The mainstream media no longer play a key role in setting the national news agenda. The established news media were nowhere on public-policy matters. Issues that should have been their meat and potatoes – such as the adequacy of homeland security or remedies to stanch job losses – were largely untouched. A recent BBC Online critique was titled, perceptively, “How the U.S. media lost the plot.”

Instead, the agenda was set by partisans, via political advertising and committed freelance efforts. Time and again, established media essentially reacted to issues rammed through by outside groups. It started with the Howard Dean primary campaign, in which a grass-roots protest against the war blossomed briefly into an electoral insurgency.

Fahrenheit 9/11 threw the fat in the fire, raising President Bush’s character and competence as reelection issues. Also, that critique, like the swift boat group’s anti-Kerry assaults, leapt over the media firewalls and forged the campaign debate.

One lamentable conclusion: Buying your way onto the national agenda is easy; it just takes money.

The horse race defeated all comers. I can’t exaggerate the degree to which mainstream news evaluated virtually all candidate actions, utterances, proposals and disclosures by how they might affect not the country, but the vote.

Learned commentators speculated endlessly on the impact of a Kerry health-care proposal on Ohio’s turnout or Pennsylvania’s undecideds, without ever looking at the proposal itself.

Political writer Matt Taibbi has skewered the almost derisive way in which journalists referred to policy “details,” which they never actually described (and probably couldn’t).

News media credibility was in freefall. Unrelenting attacks on so-called liberal bias were partly responsible.

But the huge irony is that for all the gnashing of teeth over the “60 Minutes” anti-Bush National Guard memos, the two most calamitous errors that the media have made in this young century were both immensely favorable to Bush: prematurely awarding him the 2000 election and shilling for his fallacious pre-war claims about Iraq’s strategic arsenal. When those various instances are set alongside the cases of reporter deceit and the still-unfolding newspaper circulation scandal, the media inspire anything but trust.

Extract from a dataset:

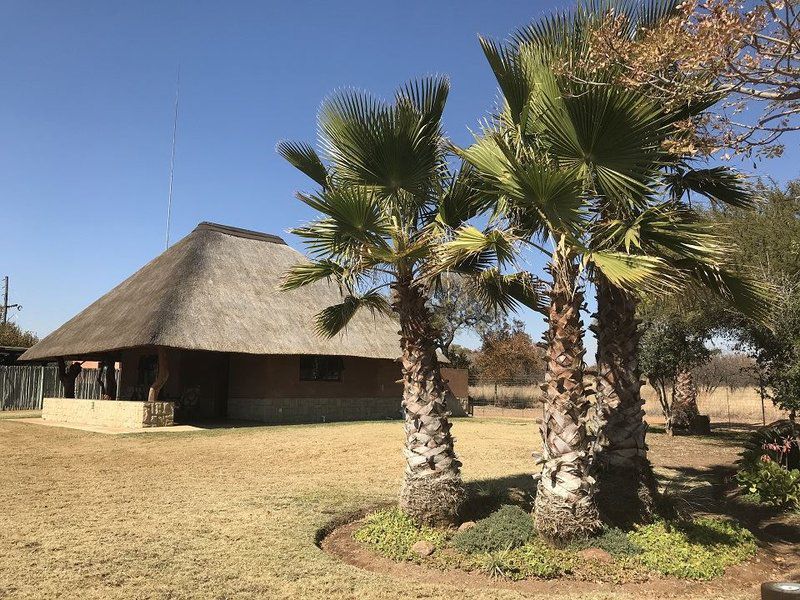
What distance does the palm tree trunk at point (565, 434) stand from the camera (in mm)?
5738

The Web stretched the universe of political news. The Internet has matured into a boisterous adolescence, with broad claims of diversity and public empowerment. We’ve entered what pioneer Matt Drudge once described as “an era vibrating with the din of small voices.” Bloggers are more adept at verification than original reporting, and on the Internet it’s not easy to know who’s pulling whose strings. But time and again the boundaries of coverage have expanded because of the persistence of Web-based reportage and commentary, which are now integral to any journalist’s beat coverage.

Partisanship is here to stay. Advocacy journalism may rankle, but its legitimacy within the national discourse seems to be more firmly established now than ever. Indeed, it’s the claim to impartiality that the public seems unwilling now to accept.

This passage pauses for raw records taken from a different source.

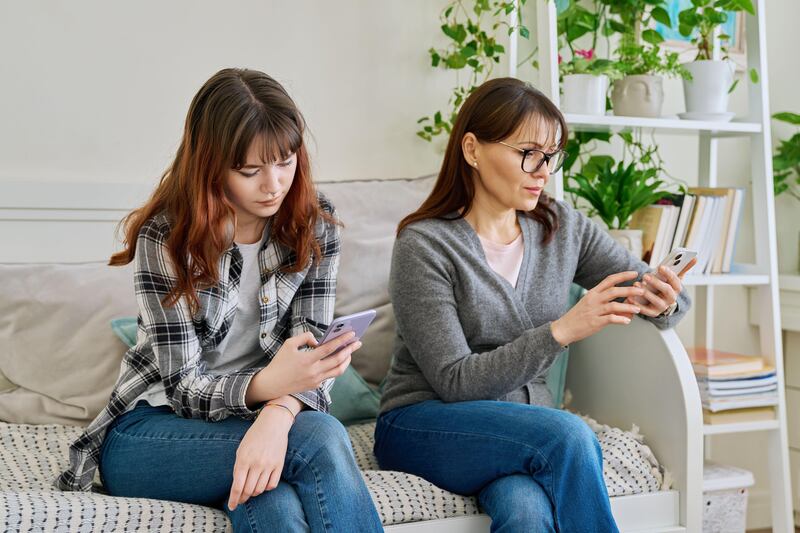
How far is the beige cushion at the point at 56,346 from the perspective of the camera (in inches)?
65.7

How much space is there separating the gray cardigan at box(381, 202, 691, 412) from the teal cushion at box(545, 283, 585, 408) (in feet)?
0.34

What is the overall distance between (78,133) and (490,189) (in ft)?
3.05

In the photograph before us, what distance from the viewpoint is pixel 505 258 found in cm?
158

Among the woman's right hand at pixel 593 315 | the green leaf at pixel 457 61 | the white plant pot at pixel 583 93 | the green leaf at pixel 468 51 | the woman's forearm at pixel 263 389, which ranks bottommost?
the woman's forearm at pixel 263 389

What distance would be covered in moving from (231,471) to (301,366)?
170 mm

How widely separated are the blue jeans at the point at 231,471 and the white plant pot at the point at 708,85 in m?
1.27

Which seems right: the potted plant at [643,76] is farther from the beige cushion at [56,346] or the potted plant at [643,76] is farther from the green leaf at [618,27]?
the beige cushion at [56,346]

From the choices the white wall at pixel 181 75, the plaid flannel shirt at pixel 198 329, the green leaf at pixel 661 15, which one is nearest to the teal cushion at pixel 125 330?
the plaid flannel shirt at pixel 198 329

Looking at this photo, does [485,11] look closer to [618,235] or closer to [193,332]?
[618,235]

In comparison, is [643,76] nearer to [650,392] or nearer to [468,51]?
[468,51]

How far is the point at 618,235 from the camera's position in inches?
77.8

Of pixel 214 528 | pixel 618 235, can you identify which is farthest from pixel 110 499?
pixel 618 235

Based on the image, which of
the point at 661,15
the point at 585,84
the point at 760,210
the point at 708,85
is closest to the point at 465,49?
the point at 585,84

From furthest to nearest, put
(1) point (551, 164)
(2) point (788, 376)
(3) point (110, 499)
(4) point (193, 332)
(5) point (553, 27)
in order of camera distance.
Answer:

The supremacy of fact is under siege. People should argue over which facts matter, not what the facts are. When a University of Maryland study found that 72 percent of Bush supporters believe that Iraq had or was actively developing weapons of mass destruction, and 75 percent believe that Iraq was substantially supporting al-Qaeda – claims that not even the administration makes – something is wrong with the country’s political information system.

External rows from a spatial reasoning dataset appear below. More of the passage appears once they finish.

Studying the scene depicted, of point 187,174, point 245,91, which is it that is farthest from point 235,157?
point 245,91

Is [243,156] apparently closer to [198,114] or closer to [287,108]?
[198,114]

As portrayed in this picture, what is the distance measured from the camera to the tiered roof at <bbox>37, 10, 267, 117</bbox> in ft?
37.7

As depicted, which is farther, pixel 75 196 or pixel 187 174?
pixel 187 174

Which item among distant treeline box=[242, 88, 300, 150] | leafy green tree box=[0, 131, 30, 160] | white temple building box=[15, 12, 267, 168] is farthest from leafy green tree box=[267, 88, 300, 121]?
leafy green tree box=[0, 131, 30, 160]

Hence, with the 2004 campaign, patterns of media influence – of who gets to speak and to be heard – fundamentally shifted, with once-authoritative voices discredited.

A robust new conversation conducted on the Internet, talk radio and cable TV has assumed historic prominence. Still, despite an unparalleled richness of information and multiplicity of perspectives, the discourse that characterized the current campaign season was dopey, squalid and mendacious.

And vast numbers of people believe important things that aren’t true.